[[ Material supplied, beginning ]]

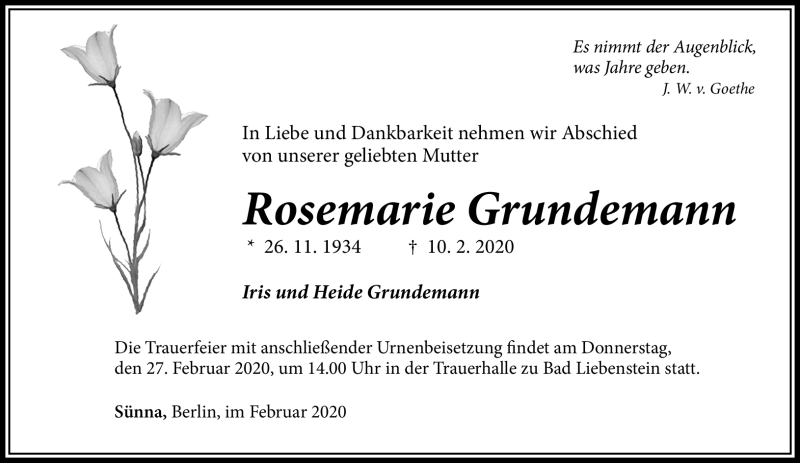 Es nimmt der Augenblick,
was Jahre geben.
J. W. v. Goethe

In Liebe und Dankbarkeit nehmen wir Abschied von unserer geliebten Mutter

Rosemarie Grundemann

* 26. 11. 1934 † 10. 2. 2020

Iris und Heide Grundemann

Die Trauerfeier mit anschließender Urnenbeisetzung findet am Donnerstag, den 27. Februar 2020, um 14.00 Uhr in der Trauerhalle zu Bad Liebenstein statt.

Sünna, Berlin, im Februar 2020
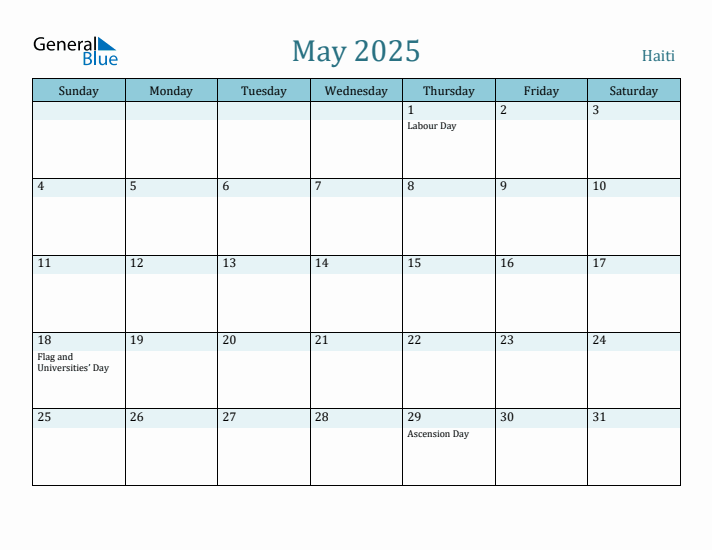 General Blue

May 2025

Haiti

| Sunday | Monday | Tuesday | Wednesday | Thursday | Friday | Saturday |
|---|---|---|---|---|---|---|
| | | | | 1 Labour Day | 2 | 3 |
| 4 | 5 | 6 | 7 | 8 | 9 | 10 |
| 11 | 12 | 13 | 14 | 15 | 16 | 17 |
| 18 Flag and Universities' Day | 19 | 20 | 21 | 22 | 23 | 24 |
| 25 | 26 | 27 | 28 | 29 Ascension Day | 30 | 31 |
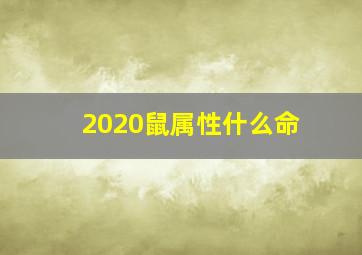 2020鼠属性什么命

[[ Material supplied, end ]]

- **Task brief**
Look through the data and gather every line with the string "Grundemann" in it.

- **Solution**
Rosemarie Grundemann
Iris und Heide Grundemann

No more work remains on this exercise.